Наконец у отца иссякает гнев – или запас воздуха в легких, – и он просто стоит, тяжело дыша, а жилка на его лбу пульсирует уже медленнее.
– О господи, Миа, открой дверь. Я был в ужасе – твоя мать и я, мы оба…
– Ты звонил маме? – Все это время я говорила с отцом через узкую щель между дверью и косяком и закрывала ее своим телом, чтобы он не смог увидеть то, что находится внутри. Теперь я выскальзываю на крыльцо, плотно закрыв за собой дверь. Я ни за что не впущу отца в дом. Он ни разу не заходил внутрь с тех самых пор, как ушел.
– Разумеется, я позвонил твоей матери. Она сейчас едет сюда из дома Джесс. – Отец хмурится, теперь он выглядит немного больше похожим на того моего папу, которого я знала, строгого врача-ортопеда, специализирующегося на заболеваниях стоп. Я почти уверена, что даже в детстве он любил переодеваться во врачебную униформу и диагностировать у людей острый тендинит. Грустные глаза смотрят на меня, потом на дверь и опять на меня. – Пойдем, – говорит он уже нормальным тоном. – Пойдем в дом. Я не прочь выпить стакан воды.

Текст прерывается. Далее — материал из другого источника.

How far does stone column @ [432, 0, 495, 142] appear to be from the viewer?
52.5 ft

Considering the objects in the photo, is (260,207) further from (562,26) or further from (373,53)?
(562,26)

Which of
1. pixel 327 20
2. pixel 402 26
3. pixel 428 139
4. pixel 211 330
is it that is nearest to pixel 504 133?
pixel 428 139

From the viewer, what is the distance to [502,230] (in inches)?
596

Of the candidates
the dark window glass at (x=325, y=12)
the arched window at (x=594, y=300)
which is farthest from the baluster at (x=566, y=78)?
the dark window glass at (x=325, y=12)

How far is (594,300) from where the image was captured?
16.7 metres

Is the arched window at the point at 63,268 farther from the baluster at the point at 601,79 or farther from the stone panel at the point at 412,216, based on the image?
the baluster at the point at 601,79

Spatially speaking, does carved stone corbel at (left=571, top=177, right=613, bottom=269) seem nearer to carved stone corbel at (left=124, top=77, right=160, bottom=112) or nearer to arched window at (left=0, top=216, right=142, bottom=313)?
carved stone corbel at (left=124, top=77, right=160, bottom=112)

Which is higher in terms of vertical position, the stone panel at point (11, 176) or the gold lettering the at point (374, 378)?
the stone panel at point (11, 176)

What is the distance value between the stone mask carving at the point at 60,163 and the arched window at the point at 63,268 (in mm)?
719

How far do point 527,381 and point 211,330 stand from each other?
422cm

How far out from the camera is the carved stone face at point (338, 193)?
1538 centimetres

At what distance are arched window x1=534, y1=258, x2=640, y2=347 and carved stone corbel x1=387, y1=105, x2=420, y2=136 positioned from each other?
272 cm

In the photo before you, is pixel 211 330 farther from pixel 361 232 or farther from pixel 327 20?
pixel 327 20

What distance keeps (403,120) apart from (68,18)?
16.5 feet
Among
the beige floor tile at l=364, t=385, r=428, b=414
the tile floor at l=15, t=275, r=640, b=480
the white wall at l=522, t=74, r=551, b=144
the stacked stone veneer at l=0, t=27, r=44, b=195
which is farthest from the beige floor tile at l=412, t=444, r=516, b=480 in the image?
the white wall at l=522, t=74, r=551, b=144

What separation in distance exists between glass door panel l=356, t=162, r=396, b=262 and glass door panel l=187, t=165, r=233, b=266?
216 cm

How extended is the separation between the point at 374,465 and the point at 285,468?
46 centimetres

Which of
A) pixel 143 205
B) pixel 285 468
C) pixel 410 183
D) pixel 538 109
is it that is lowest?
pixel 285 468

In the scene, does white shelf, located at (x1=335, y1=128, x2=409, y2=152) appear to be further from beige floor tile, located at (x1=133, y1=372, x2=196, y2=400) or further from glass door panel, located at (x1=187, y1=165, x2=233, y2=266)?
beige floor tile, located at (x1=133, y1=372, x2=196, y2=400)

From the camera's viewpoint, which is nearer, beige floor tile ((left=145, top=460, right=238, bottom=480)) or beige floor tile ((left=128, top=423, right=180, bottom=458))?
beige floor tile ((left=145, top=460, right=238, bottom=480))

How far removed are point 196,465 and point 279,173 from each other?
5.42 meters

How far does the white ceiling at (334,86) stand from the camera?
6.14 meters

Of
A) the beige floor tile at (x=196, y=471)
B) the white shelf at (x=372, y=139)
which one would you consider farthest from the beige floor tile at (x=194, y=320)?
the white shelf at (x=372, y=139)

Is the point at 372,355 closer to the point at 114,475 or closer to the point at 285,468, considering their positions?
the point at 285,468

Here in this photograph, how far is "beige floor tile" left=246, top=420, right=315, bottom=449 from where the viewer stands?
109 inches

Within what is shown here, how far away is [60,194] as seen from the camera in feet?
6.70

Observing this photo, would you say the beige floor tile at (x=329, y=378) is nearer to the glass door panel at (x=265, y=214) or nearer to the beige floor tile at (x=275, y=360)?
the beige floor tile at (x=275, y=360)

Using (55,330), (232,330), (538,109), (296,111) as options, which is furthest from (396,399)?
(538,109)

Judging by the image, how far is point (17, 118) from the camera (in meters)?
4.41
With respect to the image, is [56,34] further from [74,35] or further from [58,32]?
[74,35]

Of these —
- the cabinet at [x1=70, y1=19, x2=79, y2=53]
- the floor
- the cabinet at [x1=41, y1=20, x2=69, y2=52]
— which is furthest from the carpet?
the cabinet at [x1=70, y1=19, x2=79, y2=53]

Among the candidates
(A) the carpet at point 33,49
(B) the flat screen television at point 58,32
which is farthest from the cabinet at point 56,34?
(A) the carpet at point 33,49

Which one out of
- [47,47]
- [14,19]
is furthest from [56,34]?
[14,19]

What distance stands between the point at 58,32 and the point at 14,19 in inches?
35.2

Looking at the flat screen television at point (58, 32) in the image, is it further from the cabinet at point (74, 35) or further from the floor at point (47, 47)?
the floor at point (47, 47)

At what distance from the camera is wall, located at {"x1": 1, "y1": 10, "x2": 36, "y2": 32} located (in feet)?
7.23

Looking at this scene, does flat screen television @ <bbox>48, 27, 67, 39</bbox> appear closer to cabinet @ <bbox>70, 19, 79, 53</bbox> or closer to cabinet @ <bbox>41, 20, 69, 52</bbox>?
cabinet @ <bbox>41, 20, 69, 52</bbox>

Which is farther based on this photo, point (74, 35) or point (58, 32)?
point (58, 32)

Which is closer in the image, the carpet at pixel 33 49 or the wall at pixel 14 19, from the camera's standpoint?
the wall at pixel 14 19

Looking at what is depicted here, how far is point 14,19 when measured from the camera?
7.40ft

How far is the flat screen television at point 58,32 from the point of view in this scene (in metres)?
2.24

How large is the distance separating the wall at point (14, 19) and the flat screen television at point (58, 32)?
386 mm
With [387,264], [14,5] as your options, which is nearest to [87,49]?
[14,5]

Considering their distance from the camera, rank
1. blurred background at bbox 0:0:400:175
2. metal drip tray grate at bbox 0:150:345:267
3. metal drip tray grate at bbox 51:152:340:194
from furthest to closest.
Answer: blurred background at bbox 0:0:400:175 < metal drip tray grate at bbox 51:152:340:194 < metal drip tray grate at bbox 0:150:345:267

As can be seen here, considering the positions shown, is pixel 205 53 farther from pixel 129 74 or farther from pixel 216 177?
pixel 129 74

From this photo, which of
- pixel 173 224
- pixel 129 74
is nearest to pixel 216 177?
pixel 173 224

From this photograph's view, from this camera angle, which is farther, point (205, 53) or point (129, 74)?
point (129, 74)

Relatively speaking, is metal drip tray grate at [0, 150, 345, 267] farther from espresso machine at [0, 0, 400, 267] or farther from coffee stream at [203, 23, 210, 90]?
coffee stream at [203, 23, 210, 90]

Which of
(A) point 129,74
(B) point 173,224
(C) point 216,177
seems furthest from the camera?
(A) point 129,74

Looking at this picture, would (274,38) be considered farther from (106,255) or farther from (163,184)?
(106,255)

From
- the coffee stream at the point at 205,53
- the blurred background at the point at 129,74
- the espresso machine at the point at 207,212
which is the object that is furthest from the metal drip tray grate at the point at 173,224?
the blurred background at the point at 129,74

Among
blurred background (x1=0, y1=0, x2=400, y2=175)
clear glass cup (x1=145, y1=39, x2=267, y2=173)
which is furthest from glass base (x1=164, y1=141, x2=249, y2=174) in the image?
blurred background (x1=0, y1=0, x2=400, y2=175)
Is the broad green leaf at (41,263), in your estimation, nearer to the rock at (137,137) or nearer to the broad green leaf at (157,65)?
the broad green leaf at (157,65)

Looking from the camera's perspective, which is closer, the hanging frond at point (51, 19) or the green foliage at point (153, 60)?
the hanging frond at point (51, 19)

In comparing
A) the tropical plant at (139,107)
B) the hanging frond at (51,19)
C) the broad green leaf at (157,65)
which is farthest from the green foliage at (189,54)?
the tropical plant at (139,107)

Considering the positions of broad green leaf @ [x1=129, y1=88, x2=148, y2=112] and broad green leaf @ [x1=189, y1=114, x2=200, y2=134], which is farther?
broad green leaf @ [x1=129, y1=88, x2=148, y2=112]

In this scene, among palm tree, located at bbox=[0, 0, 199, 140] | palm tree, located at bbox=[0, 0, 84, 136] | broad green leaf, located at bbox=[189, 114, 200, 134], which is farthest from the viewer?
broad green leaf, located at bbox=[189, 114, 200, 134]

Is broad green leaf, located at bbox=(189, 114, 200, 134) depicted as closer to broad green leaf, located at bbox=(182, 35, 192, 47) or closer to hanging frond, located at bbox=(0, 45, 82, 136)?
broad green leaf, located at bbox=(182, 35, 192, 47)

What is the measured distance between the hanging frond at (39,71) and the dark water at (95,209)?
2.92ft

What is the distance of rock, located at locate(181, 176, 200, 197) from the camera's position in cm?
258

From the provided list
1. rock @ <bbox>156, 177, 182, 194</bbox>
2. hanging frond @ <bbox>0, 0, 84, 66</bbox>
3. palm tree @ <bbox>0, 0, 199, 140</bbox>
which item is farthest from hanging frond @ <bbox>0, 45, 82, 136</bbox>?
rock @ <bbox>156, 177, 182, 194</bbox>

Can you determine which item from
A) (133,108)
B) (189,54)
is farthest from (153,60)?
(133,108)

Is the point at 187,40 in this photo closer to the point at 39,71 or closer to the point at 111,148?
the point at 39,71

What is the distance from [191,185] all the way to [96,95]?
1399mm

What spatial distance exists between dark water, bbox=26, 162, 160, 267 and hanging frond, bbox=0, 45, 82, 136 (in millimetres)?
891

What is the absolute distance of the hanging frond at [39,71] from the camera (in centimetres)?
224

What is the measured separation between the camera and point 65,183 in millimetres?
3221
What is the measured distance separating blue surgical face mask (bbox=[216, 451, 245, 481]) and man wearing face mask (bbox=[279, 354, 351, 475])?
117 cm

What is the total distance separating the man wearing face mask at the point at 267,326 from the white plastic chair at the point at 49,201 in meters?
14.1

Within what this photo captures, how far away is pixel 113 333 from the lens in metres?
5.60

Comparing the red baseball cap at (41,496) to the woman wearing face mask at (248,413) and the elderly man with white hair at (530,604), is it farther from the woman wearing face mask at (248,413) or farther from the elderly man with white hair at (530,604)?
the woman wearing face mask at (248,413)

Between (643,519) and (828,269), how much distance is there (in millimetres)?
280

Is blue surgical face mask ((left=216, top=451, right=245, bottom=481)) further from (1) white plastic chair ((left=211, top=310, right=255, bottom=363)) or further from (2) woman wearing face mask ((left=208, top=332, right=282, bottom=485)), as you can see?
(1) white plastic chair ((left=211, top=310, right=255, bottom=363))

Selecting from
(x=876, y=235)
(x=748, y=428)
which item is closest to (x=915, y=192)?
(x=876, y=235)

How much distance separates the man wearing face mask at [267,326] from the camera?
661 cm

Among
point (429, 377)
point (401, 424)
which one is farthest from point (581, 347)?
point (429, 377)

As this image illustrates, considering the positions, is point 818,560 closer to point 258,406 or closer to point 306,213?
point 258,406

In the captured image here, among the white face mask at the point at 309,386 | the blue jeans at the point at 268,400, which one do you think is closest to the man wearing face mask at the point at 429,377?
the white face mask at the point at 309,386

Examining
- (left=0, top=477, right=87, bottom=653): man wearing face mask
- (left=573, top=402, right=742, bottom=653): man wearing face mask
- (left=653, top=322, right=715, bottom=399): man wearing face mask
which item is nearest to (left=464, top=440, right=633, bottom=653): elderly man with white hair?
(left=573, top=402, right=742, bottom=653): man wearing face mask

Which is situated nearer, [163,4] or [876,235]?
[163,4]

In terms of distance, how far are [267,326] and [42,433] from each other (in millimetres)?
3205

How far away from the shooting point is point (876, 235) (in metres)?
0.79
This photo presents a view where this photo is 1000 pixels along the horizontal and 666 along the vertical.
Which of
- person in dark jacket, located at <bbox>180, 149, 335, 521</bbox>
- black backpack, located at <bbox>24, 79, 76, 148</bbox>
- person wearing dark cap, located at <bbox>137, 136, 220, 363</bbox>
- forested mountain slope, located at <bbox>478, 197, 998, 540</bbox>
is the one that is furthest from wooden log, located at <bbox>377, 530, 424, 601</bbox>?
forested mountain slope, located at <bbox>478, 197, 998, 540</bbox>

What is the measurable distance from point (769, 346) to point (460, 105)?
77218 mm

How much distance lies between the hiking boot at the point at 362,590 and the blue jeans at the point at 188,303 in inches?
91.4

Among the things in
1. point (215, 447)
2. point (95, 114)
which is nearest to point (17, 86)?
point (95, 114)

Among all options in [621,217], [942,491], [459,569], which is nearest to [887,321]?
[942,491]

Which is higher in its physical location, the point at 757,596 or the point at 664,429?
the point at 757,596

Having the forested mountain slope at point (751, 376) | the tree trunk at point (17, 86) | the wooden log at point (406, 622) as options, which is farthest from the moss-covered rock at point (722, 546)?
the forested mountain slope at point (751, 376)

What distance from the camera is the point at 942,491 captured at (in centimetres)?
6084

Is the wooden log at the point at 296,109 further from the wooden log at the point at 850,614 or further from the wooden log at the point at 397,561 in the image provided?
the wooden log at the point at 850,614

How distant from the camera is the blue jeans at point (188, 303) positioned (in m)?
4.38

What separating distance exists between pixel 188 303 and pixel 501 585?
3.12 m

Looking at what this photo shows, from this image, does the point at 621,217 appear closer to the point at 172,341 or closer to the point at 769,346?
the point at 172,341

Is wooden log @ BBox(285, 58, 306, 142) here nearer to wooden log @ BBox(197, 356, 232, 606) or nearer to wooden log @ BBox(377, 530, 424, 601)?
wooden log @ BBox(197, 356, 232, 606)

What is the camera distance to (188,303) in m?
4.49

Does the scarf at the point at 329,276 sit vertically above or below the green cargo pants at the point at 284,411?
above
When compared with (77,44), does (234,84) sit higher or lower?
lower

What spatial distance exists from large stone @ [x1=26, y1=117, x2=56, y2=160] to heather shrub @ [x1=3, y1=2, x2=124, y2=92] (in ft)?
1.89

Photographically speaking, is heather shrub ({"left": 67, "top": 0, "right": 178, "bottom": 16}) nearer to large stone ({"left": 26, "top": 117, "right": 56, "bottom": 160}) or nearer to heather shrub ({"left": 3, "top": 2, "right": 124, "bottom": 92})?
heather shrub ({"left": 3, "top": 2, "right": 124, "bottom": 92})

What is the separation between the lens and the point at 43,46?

– Нет! – кричу я, когда он протягивает руку ко входу. И инстинктивно всем телом прижимаюсь к двери, чтобы он не мог ее открыть.
Отец уже схватился за ручку двери.
– Миа, – тихо говорит он тоном, который не знающий его человек счел бы будничным и небрежным. – Миа, что ты там прячешь?
– Ничего я не прячу. – Но внезапно из глаз снова начинают течь слезы. Предательницы. Они всегда появляются в самый неподходящий момент. – Пожалуйста, – бубню я. – Пожалуйста.
– Я сейчас открою эту дверь, Миа. – Теперь голос отца звучит лишь чуть громче шепота. – Я открою ее через три секунды – ты меня поняла? Одна… две…
Я отхожу в сторону, обхватив себя руками и давясь рыданиями.
– Три.
Несколько долгих секунд папа даже не заходит внутрь. Он стоит, замерев и словно подавляя в себе желание убежать. Затем он подносит руку ко рту – медленно, медленно, боясь шевельнутся, боясь до чего-нибудь дотронуться.
– О господи, – говорит он.
– Прости меня. – Я наклоняюсь и упираюсь ладонями в колени, судорожно всхлипывая. Я не знаю, у кого и за что прошу прощения – у моей мамы, потому что не смогла ее уберечь; у моего отца за то, что не смогла все это остановить. – Прости меня, – повторяю я.
Папа меня словно не видит.
– О господи, – повторяет он и заходит на несколько футов внутрь, и под его ногой что-то хлюпает. Он вздрагивает. Еще шаг. Что-то хрустит. Старые журналы трещат, когда он на них наступает. Даже стоя на крыльце, я вижу Кучи, словно пальцы указывающие на небеса с их несуществующим раем, и я могу сейчас думать только об одном – о том, как папа будет зол, и о том, как будет зла мама и как я провалила все, даже то, что было провалено с самого начала. И я почти не могу дышать, так надрывны мои рыдания: сломленная девушка с разбитым сердцем, живущая в разрушенном доме.
– Миа. – Отец поворачивается ко мне, и я с изумлением вижу на лице не злость, а такое выражение, будто кто-то только что вырвал из его груди сердце. Я никогда не видела, чтобы отец плакал, ни разу, он не плакал даже не похоронах своей матери – но сейчас плачет, плачет, не пытаясь сдерживаться и даже не вытирая слез. Затем он стремглав выбегает из дома и поднимает меня, как будто я маленькая девочка, поднимает, отрывая мои ноги от крыльца, и его руки с силой сжимают ребра, и все это так неожиданно, что я начисто забываю о своем горе.